Oscar shook his head and fished Edward from behind the bars, bounced him on his knees, and let him finger the keys of the clarinet. Seeing my single friends react to my son, I couldn’t help but feel that they were weighing their freedom against the allure of family. They loved the boy but were slightly frightened of him and all he represented.
“Drawn to the stick,” Oscar said. “That’s one cool kid. You’ll want to stay away from the piano. Too heavy to carry around.”
“Sure he’s yours?” Cummings asked. “He looks nothing like you, or Tess, for that matter.”
Oscar joined the fun. “Now that you mention it . . . look at that split chin and those big eyes.”
“C??
?mon guys, cut it out.”
“Chill out,” Oscar whispered. “Here comes the old lady.”
Tess delivered the dessert, oblivious to the turns of our conversation. I should have brought up my festering doubt, made a joke of it, said something in front of her, but I didn’t.
“So, Tess,” Jimmy said, balancing his pie plate on his knee, “who do you think Eddie takes after?”
“You have a speck of meringue at the corner of your mouth.” She picked up our son and held him in her lap, stroked his hair, and pressed his head against her breast. “How’s my little man?”
Edward stuck his hand straight into the pie, pulled up a clump of yellow goo, and crammed it in his mouth.
She laughed. “Just like his daddy.”
Thank you, my love. She returned my smile.

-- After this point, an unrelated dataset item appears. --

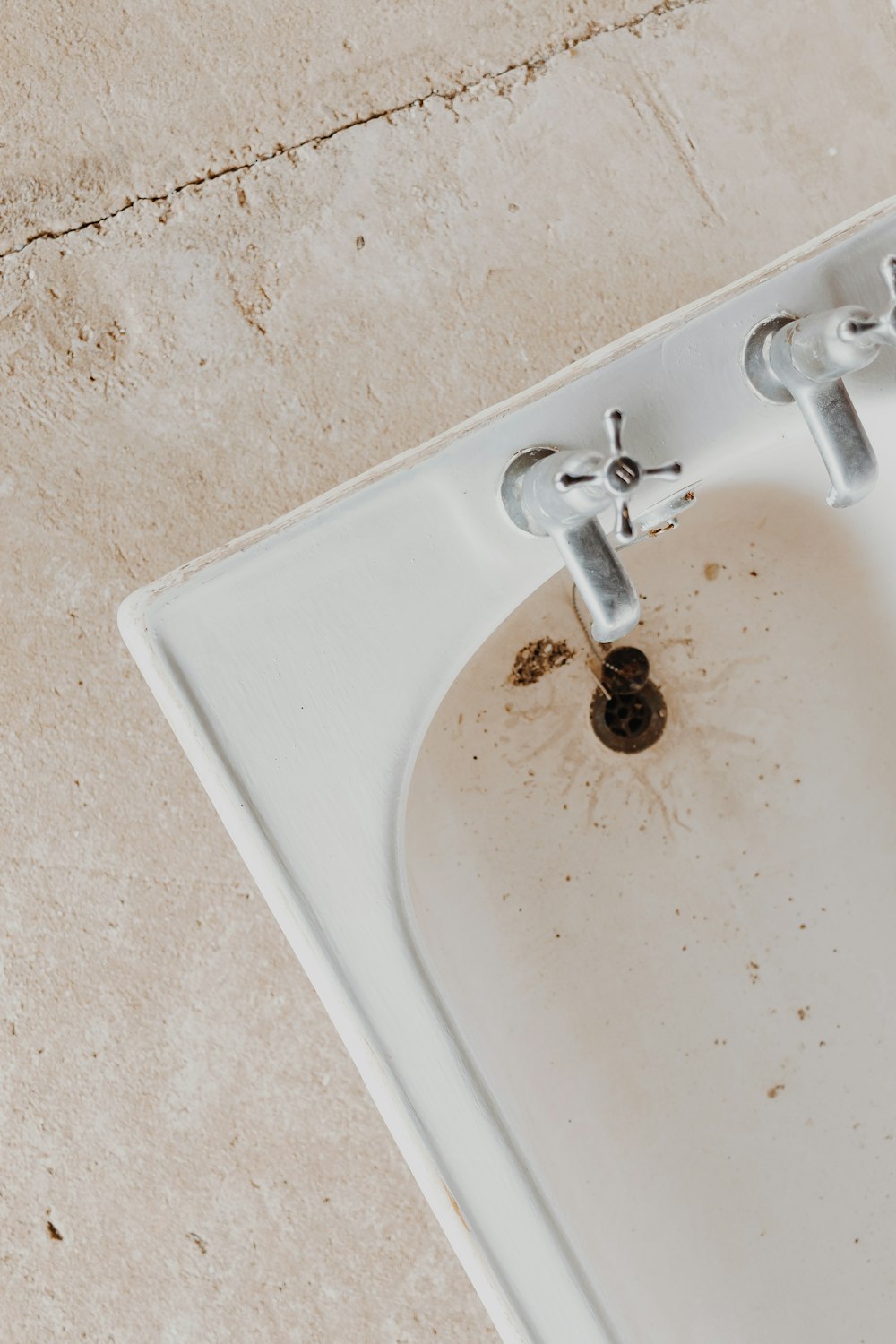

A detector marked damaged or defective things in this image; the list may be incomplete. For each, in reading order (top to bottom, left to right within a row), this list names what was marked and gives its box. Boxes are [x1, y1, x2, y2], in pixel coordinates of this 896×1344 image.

rusty drain [591, 645, 670, 753]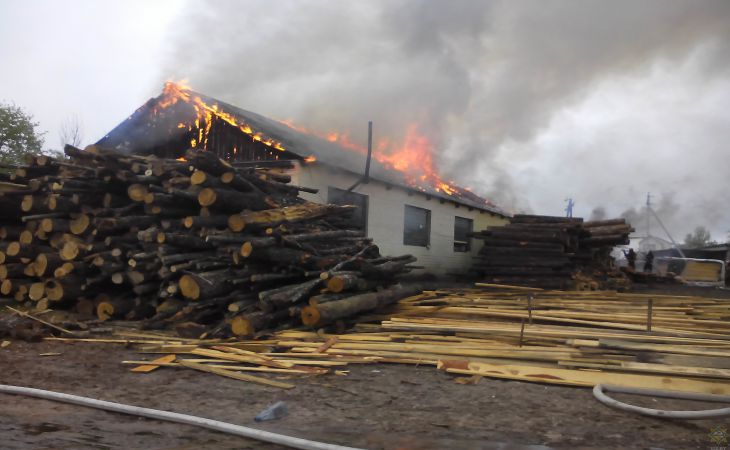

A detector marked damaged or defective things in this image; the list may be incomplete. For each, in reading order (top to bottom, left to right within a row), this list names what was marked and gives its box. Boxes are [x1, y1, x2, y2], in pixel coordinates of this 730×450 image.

After the boys said good night and Edward lay sleeping in his crib, Tess and I washed the dishes together, staring out the kitchen window. The stars shone like pinpricks in the cold black sky, and the hot water in the sink, along with the roaring furnace, gave the room a steamy languor. I put down the tea towel and, from behind, wrapped my arms around her, kissed her damp warm nape, and she shivered.
“I hope you didn’t get too mad about Jimmy going on about how Eddie doesn’t look so much like either one of us.”
“I know,” she said. “It’s creepy.”
For a split second, I thought she suspected something was awry, but she spun herself around to face me and grabbed my face with her rubber gloves. “You worry about the strangest things.” She kissed me, and the conversation went elsewhere.
A few nights later, Tess and I were asleep in bed, Edward down the hall in his room. She woke me by shaking my shoulder and speaking harshly in a sort of shouted whisper. “Henry, Henry, wake up. I heard noises downstairs.”
“What is it?”
“Would you listen? Someone’s down there.”
I grumbled that it was nothing.
“And I’m telling you, someone is in the house. Would you go check?”